■ To do: Copy out the whole listing exactly as written, leaving the pictures behind.

■ Supplied records:
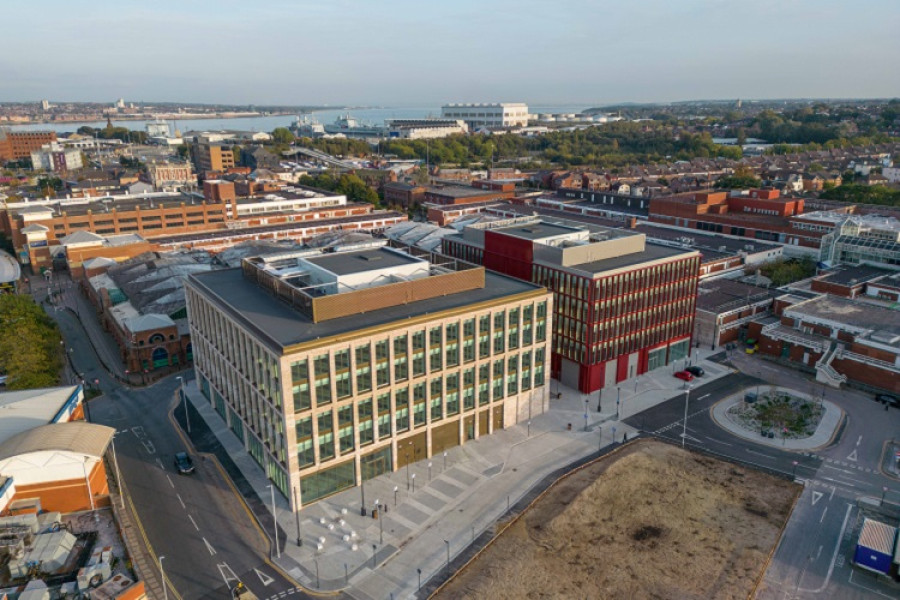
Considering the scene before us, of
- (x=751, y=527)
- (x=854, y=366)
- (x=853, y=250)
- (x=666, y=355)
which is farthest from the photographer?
(x=853, y=250)

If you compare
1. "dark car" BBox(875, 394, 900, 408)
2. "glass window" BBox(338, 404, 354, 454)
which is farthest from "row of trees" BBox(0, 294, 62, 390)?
"dark car" BBox(875, 394, 900, 408)

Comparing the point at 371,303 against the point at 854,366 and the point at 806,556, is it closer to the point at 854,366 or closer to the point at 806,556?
the point at 806,556

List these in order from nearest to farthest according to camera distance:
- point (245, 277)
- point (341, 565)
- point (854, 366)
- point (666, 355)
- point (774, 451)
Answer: point (341, 565)
point (774, 451)
point (245, 277)
point (854, 366)
point (666, 355)

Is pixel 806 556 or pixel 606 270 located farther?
pixel 606 270

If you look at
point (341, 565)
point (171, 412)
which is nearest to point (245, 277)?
point (171, 412)

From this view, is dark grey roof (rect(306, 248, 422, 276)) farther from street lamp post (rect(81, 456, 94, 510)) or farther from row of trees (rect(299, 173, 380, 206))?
row of trees (rect(299, 173, 380, 206))

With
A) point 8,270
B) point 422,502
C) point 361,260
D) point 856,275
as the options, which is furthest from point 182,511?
point 856,275
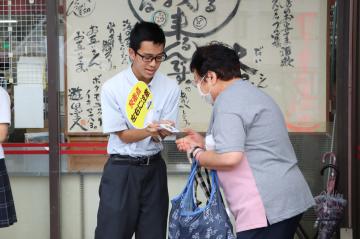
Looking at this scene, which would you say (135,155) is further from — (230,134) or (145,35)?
(230,134)

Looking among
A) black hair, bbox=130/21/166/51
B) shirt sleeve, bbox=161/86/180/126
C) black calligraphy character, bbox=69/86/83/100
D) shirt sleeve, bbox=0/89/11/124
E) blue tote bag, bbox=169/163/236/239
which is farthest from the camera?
black calligraphy character, bbox=69/86/83/100

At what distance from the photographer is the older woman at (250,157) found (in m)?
2.50

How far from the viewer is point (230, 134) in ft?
8.10

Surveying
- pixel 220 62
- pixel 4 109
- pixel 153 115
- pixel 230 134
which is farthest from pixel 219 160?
pixel 4 109

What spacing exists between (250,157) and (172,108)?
0.88m

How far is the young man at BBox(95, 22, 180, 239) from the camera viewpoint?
3.17m

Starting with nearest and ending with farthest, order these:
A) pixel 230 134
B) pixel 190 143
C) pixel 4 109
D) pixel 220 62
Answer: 1. pixel 230 134
2. pixel 220 62
3. pixel 190 143
4. pixel 4 109

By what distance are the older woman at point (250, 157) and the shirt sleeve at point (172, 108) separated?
2.26ft

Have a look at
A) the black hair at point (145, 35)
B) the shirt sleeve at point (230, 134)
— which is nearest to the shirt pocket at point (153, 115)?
the black hair at point (145, 35)

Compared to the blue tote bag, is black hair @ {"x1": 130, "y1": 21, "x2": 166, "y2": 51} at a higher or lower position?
higher

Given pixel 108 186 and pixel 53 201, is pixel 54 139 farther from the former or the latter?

■ Result of this task:
Considering the scene before us, of
- (x=751, y=527)
- (x=854, y=366)
- (x=853, y=250)
- (x=666, y=355)
which is farthest from the photographer?
(x=853, y=250)

If you compare
1. "dark car" BBox(875, 394, 900, 408)
2. "glass window" BBox(338, 404, 354, 454)
which is farthest from "row of trees" BBox(0, 294, 62, 390)?
"dark car" BBox(875, 394, 900, 408)

Comparing the point at 371,303 against the point at 854,366 and the point at 806,556, is it closer to the point at 854,366 or closer to the point at 806,556?
the point at 806,556

List these in order from nearest to farthest according to camera distance:
- point (245, 277)
- point (341, 565)
- point (854, 366)
- point (666, 355)
- point (774, 451)
Answer: point (341, 565)
point (774, 451)
point (245, 277)
point (854, 366)
point (666, 355)

Is pixel 806 556 or pixel 606 270 located farther?
pixel 606 270

If you look at
point (341, 565)
point (171, 412)
which is nearest to point (245, 277)?
point (171, 412)

From this view, is dark grey roof (rect(306, 248, 422, 276)) farther from street lamp post (rect(81, 456, 94, 510)) or farther from row of trees (rect(299, 173, 380, 206))?
row of trees (rect(299, 173, 380, 206))

With
A) point 8,270
B) point 422,502
C) point 361,260
D) point 856,275
as the options, which is furthest from point 182,511?
point 856,275
Looking at this scene, which would you say (135,155) is further from — (230,134) or (145,35)?
(230,134)

Looking among
A) black hair, bbox=130/21/166/51
B) shirt sleeve, bbox=161/86/180/126
C) black calligraphy character, bbox=69/86/83/100
D) shirt sleeve, bbox=0/89/11/124
E) blue tote bag, bbox=169/163/236/239
which is farthest from the camera?
black calligraphy character, bbox=69/86/83/100

At what distance from the photographer is the older woman at (250,157) found (in m)?
2.50

How far from the viewer is point (230, 134) in ft?
8.10

Surveying
- pixel 220 62
- pixel 4 109
- pixel 153 115
- pixel 230 134
which is farthest from pixel 219 160?
pixel 4 109

What spacing exists between (250,157) and (172,108)?
0.88m

How far is the young man at BBox(95, 22, 180, 239) from the camera viewpoint?
3.17m

Starting with nearest and ending with farthest, order these:
A) pixel 230 134
B) pixel 190 143
C) pixel 4 109
D) pixel 220 62
Answer: 1. pixel 230 134
2. pixel 220 62
3. pixel 190 143
4. pixel 4 109

By what distance are the older woman at point (250, 157) and the shirt sleeve at point (172, 108) separated?
2.26ft

Have a look at
A) the black hair at point (145, 35)
B) the shirt sleeve at point (230, 134)
— which is nearest to the shirt pocket at point (153, 115)?
the black hair at point (145, 35)

Compared to the blue tote bag, is black hair @ {"x1": 130, "y1": 21, "x2": 166, "y2": 51} at a higher or lower position?
higher

Given pixel 108 186 and pixel 53 201, is pixel 54 139 farther from the former or the latter?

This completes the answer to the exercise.